Reading passage ->
┌──

To put it into a box, we see that there is a large gap in the market:

The ARDA Engine can fill the gap, and in conjunction with existing and forthcoming products will deliver a huge step change in the field.

In use it changes everything, giving coaching and analysis based on your training plan (if you have one), previous records, current activity and the environment. I can’t describe too many of the capabilities, but it does give advice specific to the person exercising, and will adapt as you, your goals and the conditions change.

We see three main segments for core ARDA Engine, and as well we have the ability to get data from cameras and transform it into instant insights for coaches and TV producers.

The first segment is the software-only players such as Runkeeper and MapMyFitness that use smartphones and perhaps heart rate monitors to capture data. Smart phones have an increasing array of sensors, and smart companies are using these to creep into the space formerly occupied by specialist technology providers like Garmin. These companies are usually venture-backed and expanding quickly, perhaps searching for the right business model. The ARDA Engine will provide them with a premium product that allows them to deliver genuine benefits to their customers, and capture revenue in return.

The second segment is hardware technology driven players, such as Garmin, Polar, Timex and Suunto, and also the gym equipment manufacturers. Garmin are the clear leader in this space. These companies are the best at providing accurate data, and provide access to that data on the web. However the players in the first segment are charging towards this space, and devices like the iPhone, while bulky, are far more accessible and easy to use than dedicated watches and so forth. We see that the ARDAEngine technology will help these firms differentiate their products from others in this and other segments through maintaining a technology gap.

That gap is increasingly hard to maintain, as while the biometric fitness and quantified self market has been growing strongly for the entire industry, it’s a technological war that requires a constant stream of new product releases. The giant in the space is Garmin, and their revenue and income by segment chart speaks to the importance of the fitness segment for them, as a major contributor to growth that is offsetting the decline in their marine segment.

└──

Short task 1 -> Count how many lines of the records contain the string "closest". Case counts; give the number only.

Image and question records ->
┌──

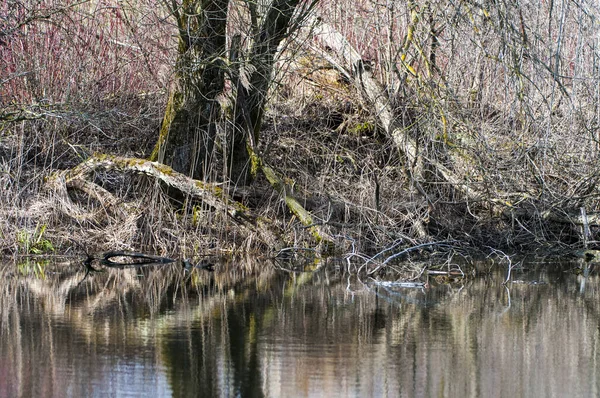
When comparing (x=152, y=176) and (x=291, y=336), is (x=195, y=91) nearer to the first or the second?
(x=152, y=176)

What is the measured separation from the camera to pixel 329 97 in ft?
49.6

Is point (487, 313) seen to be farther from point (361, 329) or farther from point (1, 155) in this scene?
point (1, 155)

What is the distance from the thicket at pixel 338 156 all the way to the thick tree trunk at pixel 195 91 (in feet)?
0.31

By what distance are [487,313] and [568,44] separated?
762cm

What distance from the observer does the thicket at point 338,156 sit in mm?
11508

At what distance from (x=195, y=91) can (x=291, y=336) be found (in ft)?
19.8

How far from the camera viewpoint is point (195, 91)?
12203mm

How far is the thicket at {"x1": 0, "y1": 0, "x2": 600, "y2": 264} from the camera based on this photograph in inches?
453

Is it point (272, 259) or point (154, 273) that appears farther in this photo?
point (272, 259)

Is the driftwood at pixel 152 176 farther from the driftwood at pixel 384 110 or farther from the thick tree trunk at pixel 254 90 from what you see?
the driftwood at pixel 384 110

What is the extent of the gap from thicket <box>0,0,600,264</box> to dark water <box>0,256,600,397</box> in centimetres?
183

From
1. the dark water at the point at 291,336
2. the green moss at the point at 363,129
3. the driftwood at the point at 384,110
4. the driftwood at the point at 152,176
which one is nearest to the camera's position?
the dark water at the point at 291,336

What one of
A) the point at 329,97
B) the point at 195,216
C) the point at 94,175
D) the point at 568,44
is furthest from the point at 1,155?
the point at 568,44

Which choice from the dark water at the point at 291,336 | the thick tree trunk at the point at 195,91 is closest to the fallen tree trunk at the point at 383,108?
the thick tree trunk at the point at 195,91
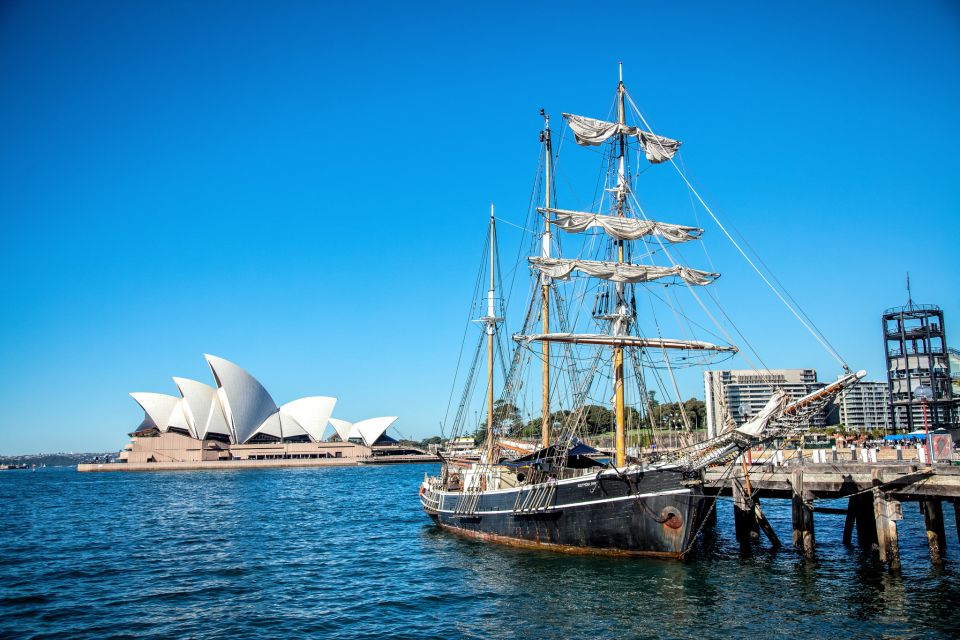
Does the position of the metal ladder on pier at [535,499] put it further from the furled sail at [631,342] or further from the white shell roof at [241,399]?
the white shell roof at [241,399]

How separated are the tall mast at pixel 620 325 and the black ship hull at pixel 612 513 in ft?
5.80

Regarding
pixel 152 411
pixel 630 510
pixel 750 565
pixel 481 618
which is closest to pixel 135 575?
pixel 481 618

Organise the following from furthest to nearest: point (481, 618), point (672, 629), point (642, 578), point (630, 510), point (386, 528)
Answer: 1. point (386, 528)
2. point (630, 510)
3. point (642, 578)
4. point (481, 618)
5. point (672, 629)


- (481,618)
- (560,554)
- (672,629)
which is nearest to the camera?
(672,629)

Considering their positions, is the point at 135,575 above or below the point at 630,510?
below

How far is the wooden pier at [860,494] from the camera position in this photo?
1956cm

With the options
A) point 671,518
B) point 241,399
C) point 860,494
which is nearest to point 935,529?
point 860,494

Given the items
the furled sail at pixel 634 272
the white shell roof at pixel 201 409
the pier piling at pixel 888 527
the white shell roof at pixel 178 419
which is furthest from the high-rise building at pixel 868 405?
the pier piling at pixel 888 527

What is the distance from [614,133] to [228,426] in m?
101

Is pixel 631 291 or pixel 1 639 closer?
pixel 1 639

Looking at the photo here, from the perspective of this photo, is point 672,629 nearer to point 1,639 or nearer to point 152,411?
point 1,639

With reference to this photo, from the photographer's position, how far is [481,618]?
1675 cm

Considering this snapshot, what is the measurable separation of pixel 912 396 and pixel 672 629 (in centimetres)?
6306

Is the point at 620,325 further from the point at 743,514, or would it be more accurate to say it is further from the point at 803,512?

└──

Short task 2 ->
Answer these questions from the ARDA Engine text:
(a) Which two companies are given as examples of software-only players?
(b) Which company is called the clear leader among hardware technology driven players?
(c) Which Garmin segment is described as declining?

Complete output 1 -> 2

Complete output 2 ->
(a) Runkeeper and MapMyFitness
(b) Garmin
(c) The marine segment